▶ [Your task]: Produce an exact transcription of the listing below, omitting the pictures.

▶ [Exercise data]:
· · · · · · ·
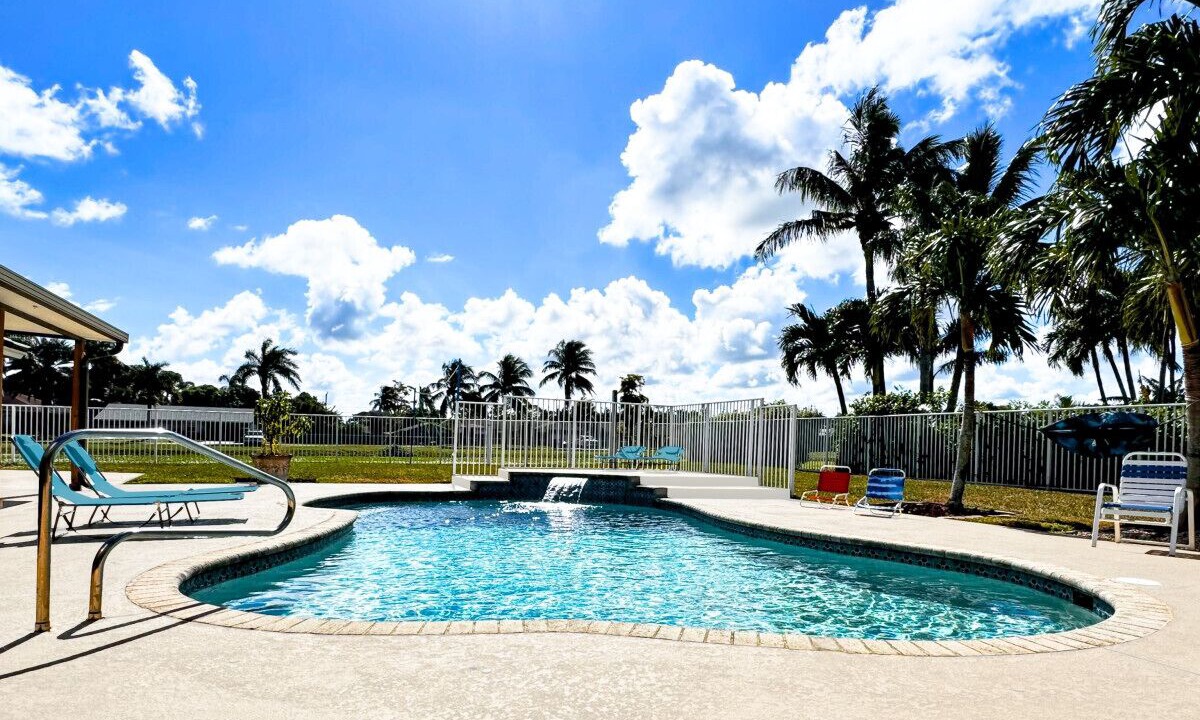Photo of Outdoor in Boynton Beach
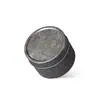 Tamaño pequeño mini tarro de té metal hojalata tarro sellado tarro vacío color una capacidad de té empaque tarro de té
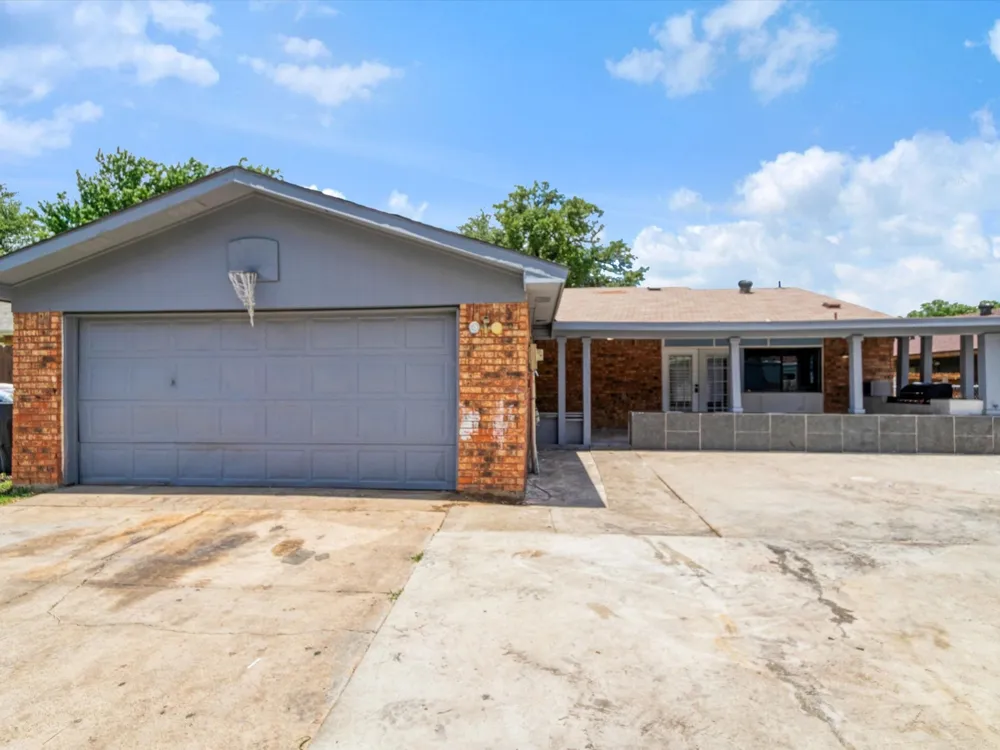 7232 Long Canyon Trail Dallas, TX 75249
· · · · · · ·
▶ [Exercise output]:
Photo of Outdoor in Boynton Beach
 Tamaño pequeño mini tarro de té metal hojalata tarro sellado tarro vacío color una capacidad de té empaque tarro de té
 7232 Long Canyon Trail Dallas, TX 75249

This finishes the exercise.